Yet a wave of renewed courage had come with the sun and the green fields. And conditions had improved for the Belgians in other ways. They were being paid, for one thing, with something like regularity. Food was better and more plentiful. One day Henri appeared at the top of the street and drove down triumphantly a small unclipped horse, which trundled behind it a vertical boiler on wheels with fire box and stovepipe.

"A portable kitchen!" he explained. "See, here for soup and here for coffee. And more are coming."

"Very soon, Henri, they will not need me," Sara Lee said wistfully.

But he protested almost violently.
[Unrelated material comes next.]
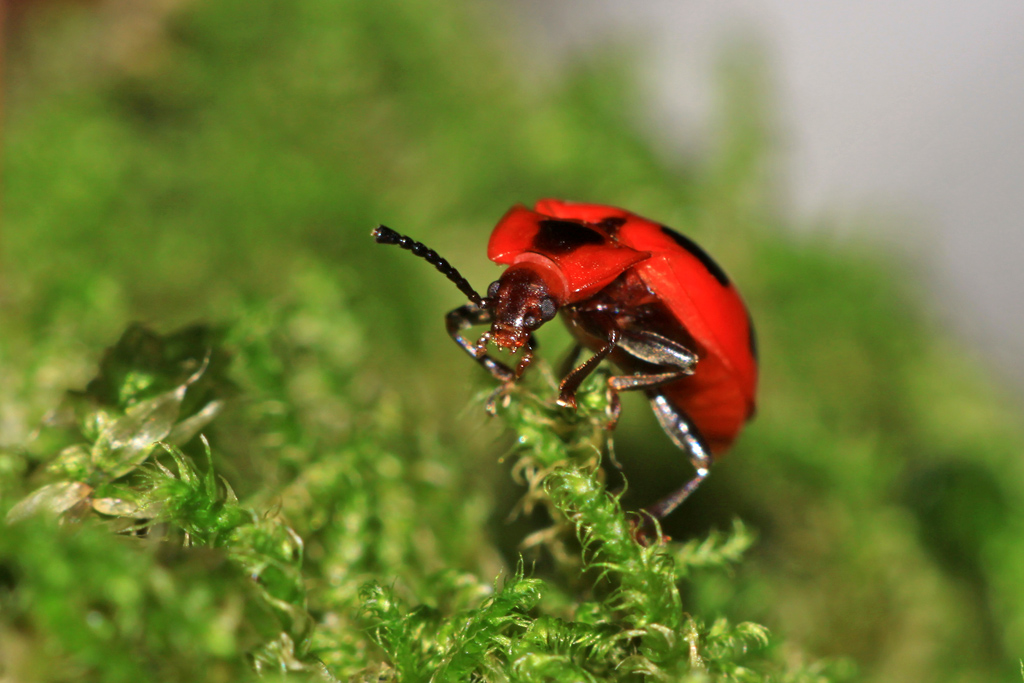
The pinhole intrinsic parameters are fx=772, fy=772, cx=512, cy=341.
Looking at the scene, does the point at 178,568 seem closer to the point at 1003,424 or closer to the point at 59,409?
the point at 59,409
He even put the question to the horse, and blowing in his ear made him shake his head in the negative.

She was needed, indeed. To the great base hospital at La Panne went more and more wounded men. But to the little house of mercy came the small odds and ends in increasing numbers. Medical men were scarce, and badly overworked. There was talk, for a time, of sending a surgeon to the little house, but it came to nothing. La Panne was not far away, and all the surgeons they could get there were not too many.
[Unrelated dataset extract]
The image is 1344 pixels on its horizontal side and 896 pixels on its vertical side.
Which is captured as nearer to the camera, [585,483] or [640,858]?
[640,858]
So the little house went on much as before. Henri had moved to the mill. He was at work again, and one day, in the King's villa and quietly, because of many reasons, Henri, a very white and erect Henri, received a second medal, the highest for courage that could be given.

He did not tell Sara Lee.

But though he and the men who served under him worked hard, they could not always perform miracles. The German planes still outnumbered the Allied ones. They had grown more daring with the spring, too, and whatever Henri might learn of ground operations, he could not foretell those of the air.

On a moonlight night in early May, Sara Lee, setting out her dressings, heard a man running up the street. René challenged him sharply, only to step aside. It was Henri. He burst in on Sara Lee.

"To the cellar, mademoiselle!" he said.